Na Palestina, Londres estabeleceu movimentos nacionais rivais em rota de colisão antes de lançar uma brutal repressão contra uma revolta árabe no final da década de 1930.
Mais promessas não cumpridas e repressão
Mais tarde, as forças britânicas enfrentaram uma rebelião das milícias sionistas, em meio a uma série de mudanças políticas caóticas, nas quais o Reino Unido não cumpriu suas promessas de imigração e repeliu navios com sobreviventes do Holocausto que haviam escapado da Europa ocupada pelos nazistas.
"Os britânicos não sabiam como lidar com essas coisas", afirma o historiador israelense Tom Segev.
"Eles trataram a Palestina como se fosse um animal de estimação. É bom tê-la, mas realmente não deveria causar muitos problemas", acrescenta.
Enquanto isso, o Mandato francês separou o Líbano da Síria para criar uma "cabeça de praia" estratégica e impôs novas fronteiras em todo o território no início dos anos 1920, antes de reprimir brutalmente uma revolta árabe.

● ● ● ● ● ● ●

# INSTRUÇÕES:
(A) De acordo com o documento de origem, quem é Tom Segev?
(B) Explique, por favor, em uma a três frases, com que objetivo o Mandato francês separou o Líbano da Síria, segundo o documento de origem.

● ● ● ● ● ● ●

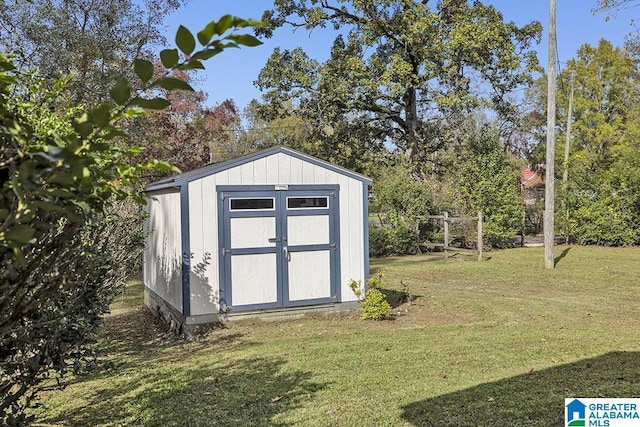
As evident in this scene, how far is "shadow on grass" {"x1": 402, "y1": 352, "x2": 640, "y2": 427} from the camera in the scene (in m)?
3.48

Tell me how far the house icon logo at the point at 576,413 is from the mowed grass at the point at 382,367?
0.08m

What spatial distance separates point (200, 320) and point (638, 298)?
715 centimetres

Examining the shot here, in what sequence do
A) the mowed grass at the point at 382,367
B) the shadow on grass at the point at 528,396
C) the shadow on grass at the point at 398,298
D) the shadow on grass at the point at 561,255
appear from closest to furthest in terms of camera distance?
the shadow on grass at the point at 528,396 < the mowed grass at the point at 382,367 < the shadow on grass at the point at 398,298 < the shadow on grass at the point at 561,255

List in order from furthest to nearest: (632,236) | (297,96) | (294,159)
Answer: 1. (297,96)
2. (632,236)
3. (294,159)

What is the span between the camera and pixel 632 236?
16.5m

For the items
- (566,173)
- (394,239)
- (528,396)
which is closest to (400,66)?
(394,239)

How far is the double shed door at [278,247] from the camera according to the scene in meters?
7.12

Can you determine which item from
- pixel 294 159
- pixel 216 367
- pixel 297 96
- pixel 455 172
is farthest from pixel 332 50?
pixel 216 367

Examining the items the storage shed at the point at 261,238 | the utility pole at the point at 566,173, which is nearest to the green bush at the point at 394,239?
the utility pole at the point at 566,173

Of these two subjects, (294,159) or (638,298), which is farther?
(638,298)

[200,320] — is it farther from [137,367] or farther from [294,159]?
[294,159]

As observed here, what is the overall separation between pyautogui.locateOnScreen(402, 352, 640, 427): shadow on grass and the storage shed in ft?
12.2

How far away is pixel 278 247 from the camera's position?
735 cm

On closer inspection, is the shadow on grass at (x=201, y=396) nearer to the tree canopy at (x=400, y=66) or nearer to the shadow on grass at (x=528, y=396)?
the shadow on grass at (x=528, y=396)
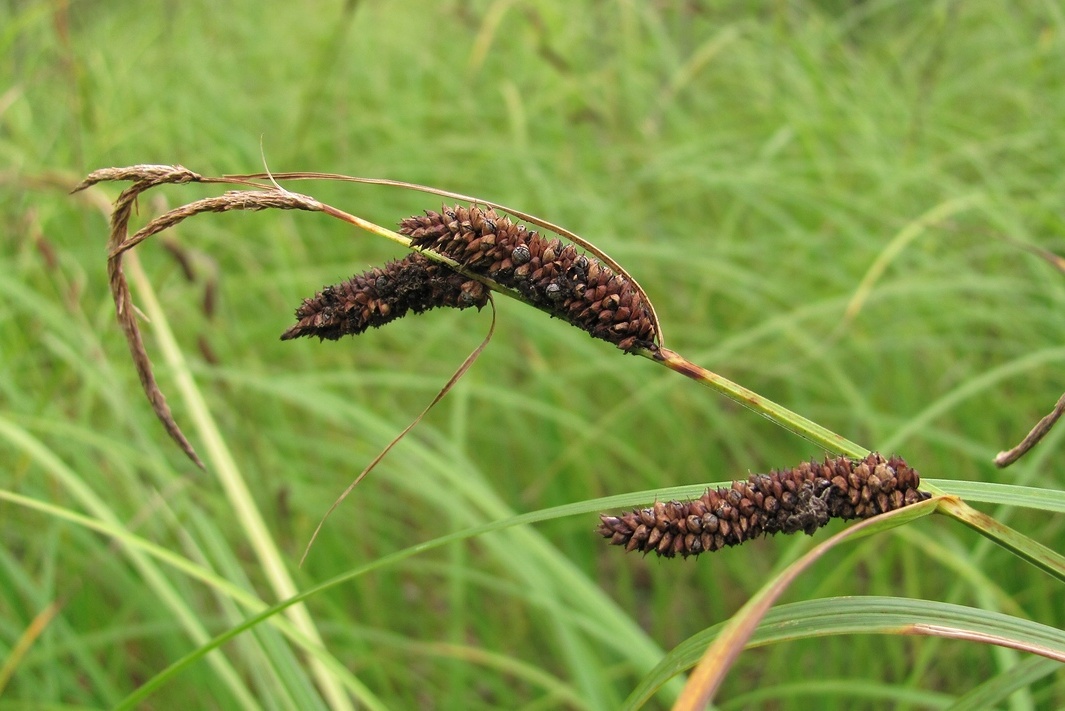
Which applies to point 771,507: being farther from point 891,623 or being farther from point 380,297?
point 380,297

● ● ● ● ● ● ●

# SOLUÇÕES:
(A) Tom Segev é um historiador israelense.

(B) O Mandato francês separou o Líbano da Síria para criar uma "cabeça de praia" estratégica.